La Carta: Quelles sont les valeurs que l’on doit promouvoir?
SR:
Habituer l’enfant à être vrai, fidèle, serviable, modéré, bienfaisant, reconnaissant, conséquent, généreux, aimable, diligent, soigneux, soigné; à respecter la réputation et à tenir ses promesses. Laissez-lui porter la responsabilité de ses capacités: bien que jeune, il saura lui-même choisir ses maîtres. Les maîtres doivent communiquer aux enfants la valeur du travail pour qu’ils puissent apprécier la valeur des choses… Qu’ils enseignent, et ils auront des gens qui sauront; qu’ils éduquent, et ils auront des gens qui feront.

La Carta: Comment définir l’art d’éduquer?
SR:
Instruction sociale, pour construire une nation sage; corporelle, pour qu’elle soit forte; technique pour qu’elle soit experte; et scientifique pour qu’elle soit penseuse.

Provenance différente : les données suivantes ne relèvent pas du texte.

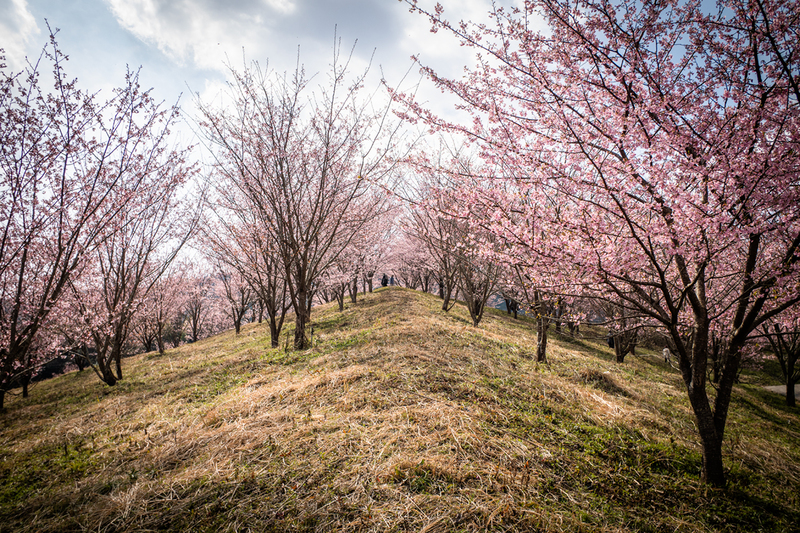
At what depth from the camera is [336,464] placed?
3.43m

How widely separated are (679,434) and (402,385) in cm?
432

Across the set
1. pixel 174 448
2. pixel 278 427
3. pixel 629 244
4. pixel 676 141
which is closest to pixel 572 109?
pixel 676 141

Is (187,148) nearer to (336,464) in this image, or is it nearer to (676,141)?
(336,464)

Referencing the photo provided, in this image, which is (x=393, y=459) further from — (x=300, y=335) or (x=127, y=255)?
(x=127, y=255)

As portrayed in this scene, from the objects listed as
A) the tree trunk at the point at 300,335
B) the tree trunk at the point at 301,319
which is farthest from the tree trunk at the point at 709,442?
the tree trunk at the point at 300,335

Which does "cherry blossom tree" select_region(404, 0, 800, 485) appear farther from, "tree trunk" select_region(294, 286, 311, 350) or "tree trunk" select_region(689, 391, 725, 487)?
"tree trunk" select_region(294, 286, 311, 350)

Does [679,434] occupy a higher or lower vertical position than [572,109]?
lower

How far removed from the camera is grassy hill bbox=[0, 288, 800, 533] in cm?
284

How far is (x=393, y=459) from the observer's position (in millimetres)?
3402

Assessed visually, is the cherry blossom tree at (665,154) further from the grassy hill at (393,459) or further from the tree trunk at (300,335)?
the tree trunk at (300,335)

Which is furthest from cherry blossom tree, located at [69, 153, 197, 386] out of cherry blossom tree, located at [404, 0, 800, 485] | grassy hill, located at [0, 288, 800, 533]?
cherry blossom tree, located at [404, 0, 800, 485]

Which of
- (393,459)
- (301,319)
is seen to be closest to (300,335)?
(301,319)

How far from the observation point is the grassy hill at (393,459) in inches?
112

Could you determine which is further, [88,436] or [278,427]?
[88,436]
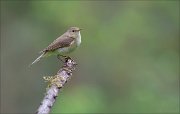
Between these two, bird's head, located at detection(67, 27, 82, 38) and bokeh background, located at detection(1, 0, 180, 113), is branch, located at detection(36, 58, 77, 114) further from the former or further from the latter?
bokeh background, located at detection(1, 0, 180, 113)

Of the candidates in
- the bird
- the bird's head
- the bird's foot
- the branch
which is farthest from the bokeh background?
the bird's foot

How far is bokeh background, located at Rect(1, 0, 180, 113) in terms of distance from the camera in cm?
1349

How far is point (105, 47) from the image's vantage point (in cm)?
1555

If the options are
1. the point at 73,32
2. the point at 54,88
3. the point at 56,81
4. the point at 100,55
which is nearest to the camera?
the point at 54,88

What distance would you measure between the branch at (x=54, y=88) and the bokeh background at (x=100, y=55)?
8.20 meters

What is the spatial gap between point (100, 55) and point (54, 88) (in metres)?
11.8

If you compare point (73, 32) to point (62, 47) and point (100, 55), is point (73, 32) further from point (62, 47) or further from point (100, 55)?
point (100, 55)

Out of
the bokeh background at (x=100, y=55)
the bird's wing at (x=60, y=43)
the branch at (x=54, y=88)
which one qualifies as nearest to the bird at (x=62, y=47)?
the bird's wing at (x=60, y=43)

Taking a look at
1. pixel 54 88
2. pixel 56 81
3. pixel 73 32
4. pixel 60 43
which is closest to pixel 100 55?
pixel 73 32

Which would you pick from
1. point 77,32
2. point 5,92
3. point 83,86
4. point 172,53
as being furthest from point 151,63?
point 77,32

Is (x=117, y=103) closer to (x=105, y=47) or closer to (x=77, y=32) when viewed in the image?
(x=105, y=47)

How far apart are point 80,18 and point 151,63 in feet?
5.19

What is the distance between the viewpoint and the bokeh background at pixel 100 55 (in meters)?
13.5

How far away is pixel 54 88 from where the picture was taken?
3541 millimetres
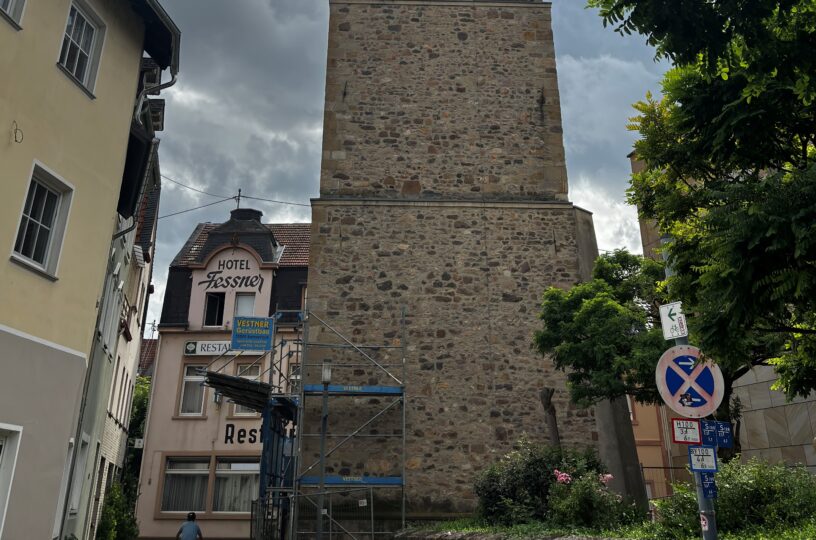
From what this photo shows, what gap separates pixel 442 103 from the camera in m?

La Carta: Le 15 août 1805 à Rome, vous-même et Simón Bolivar êtes montés au Mont Sacré… Pouvez-vous nous répéter une partie du serment de votre disciple qui allait le mener à changer le destin de ce continent?
SR:
«Je jure devant vous; je jure sur le Dieu de mes pères; je jure sur eux; je jure sur mon honneur et je jure sur ma patrie que je n’accorderai de trêve à mon bras ni de repos à mon âme avant d’avoir rompu les chaînes qui nous oppriment par la volonté du pouvoir espagnol.»

La Carta: Quelle est la maladie du siècle?
SR:
La maladie du siècle est une soif insatiable de richesses.

La Carta: Cette maladie poursuit ses ravages, cher maître. Voulez-vous transmettre un message final aux lecteurs de La Carta CEAAL?
SR:
Où irons-nous chercher nos modèles? L’Amérique espagnole est pleine d’originalité. Ses institutions et son gouvernement doivent l’être aussi, de même que les moyens de les mettre en place l’un et l’autre. Ou bien nous inventons, ou bien nous échouons.